Not So Easy to Get Away with Murder by Airplane Unless…

August 24, 2023 / 1 Comment

Scene of the DC-6 crash that killed Dag Hammarskjöld and others in Rhodesia in 1961

Murder by airplane is a film and literary staple (See Hijacked or T.J. Newman’s Falling). On occasion, it is batted around as a theory in actual air disasters. The 1961 crash that killed UN chief Dag Hammarskjöld in what was then called Rhodesia, is one example. Another is the flight of United Airlines 553.

On December 8, 1972, a Boeing 737 crashed on approach to Chicago’s Midway Airport, killing 43 people on board including Dorothy Hunt, the wife of a Watergate ringleader and a controversial figure in her own right.  I’ve written about these disasters in my book, The Crash Detectives.

Wednesday’s crash of the plane carrying Yevgeny V. Prigozhin, leader of the mercenary Wagner Group, which has been fighting for Russia in the Ukraine, has the same murky backstory as the Hammarskjöld and Hunt episodes.

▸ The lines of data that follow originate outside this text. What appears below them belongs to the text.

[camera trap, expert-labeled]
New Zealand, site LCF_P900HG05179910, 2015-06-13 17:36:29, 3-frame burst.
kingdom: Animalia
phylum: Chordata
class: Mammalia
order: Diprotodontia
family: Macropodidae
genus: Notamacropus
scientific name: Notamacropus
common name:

This summer, Prigozhin led an aborted, I don’t know, coup perhaps? Various newspapers have described it as a mutiny and a rebellion. President Vladimir Putin described it as treason. In any event, the challenge to his authority certainly ticked off the obstinate Putin. The news was full of speculation that Prigozhin’s days were numbered.

That number seems now seems to be 74. That is the number of days between June 4 when having gotten within 250 miles of the Russian capital he turned back and left Rostov-on-Don without being arrested or harmed, and August 23, the day his plane reportedly exploded near the city of Tver northwest of Moscow.

Getting away with murder by airplane is a concept more likely to succeed in crime fiction than in reality.  A few factors are critical to success.

  1. Few participants
  2. Exquisite timing
  3. Remote location or control of eyewitnesses
  4. Control of the investigation

But if it was Putin who ordered the downing of Prigozhin’s Embraer Legacy 600, factors one and four have been met.  With control of the military, only a few, trusted members would be needed to make it happen and likely, Russia’s air accident investigators will not have much independence.  As President Biden told reporters, “There’s not much that happens in Russia that Putin’s not behind.”

Where it gets tricky is at the intersection where a “top secret plan” meets the public square and that means trouble checking off factors two and three. The timing and location of the act.

This plane did not crash in some remote area or out of sight of technology that allows a limited, but still useful view of the flight’s data. If this was an intentional act, why carry it out so close to a city with nearly half a million residents? A quick look at Google maps shows there is both forest and water between Tver and Moscow.

Instead, it happened in an area where people saw the plane, took video and reported hearing two explosions.  Reuters reported, “Unnamed sources told Russian media they believed the plane had been shot down by one or more surface-to-air missiles.”

Nine years ago, Malaysia Flight 17 from Amsterdam to Kuala Lumpur was shot down over the Ukraine. After an investigation by the Dutch, the Council of Europe reported the most convincing scenario by far was that MH 17, was “shot down over Ukraine in 2014 by a Buk missile made available to military units controlled by the Russian Federation.”

Russia denied responsibility and that was that.

Fictional characters and ordinary bad guys trying to commit murder by airplane are burdened by the need to escape detection, to get away with it. For those who do not need to worry about the consequences, it is a whole other story.

 

 

Categories: Flying Lessons


One response to “Not So Easy to Get Away with Murder by Airplane Unless…”

  1. Rod says:

    Good points on the specifics.
    I find it’s a serious blunder to turn to Western media, especially in the past nine+ years, for reliable information about anything regarding Russia, particularly Putin. Their mission has been to hitlerize the guy, & the facts are arranged accordingly.

    As for Prigozhin, what actually happened in June? A rebellion? An attempted coup? Maybe. Anyone affirming they know with certainty is making a bold claim.

    Russian media have said Prigozhin’s smartphone has been found on one of the bodies. How can anyone know it’s his? Because they turned it on & there was a picture of his pet cat? Mine breaks irreparably if it falls from a table.

    If indeed Prigozhin is dead, was it a hit job? I guess so, probably. Was Putin behind it? Yes, depending on what actually happened in June. (what did happen?) Was the CIA behind it? Well, remember Operation Northwoods.

    Seems to me what with all the overripe claptrap we’ve been fed, especially over the past 18 months, it’s better to practise circumspection & accept we may never know.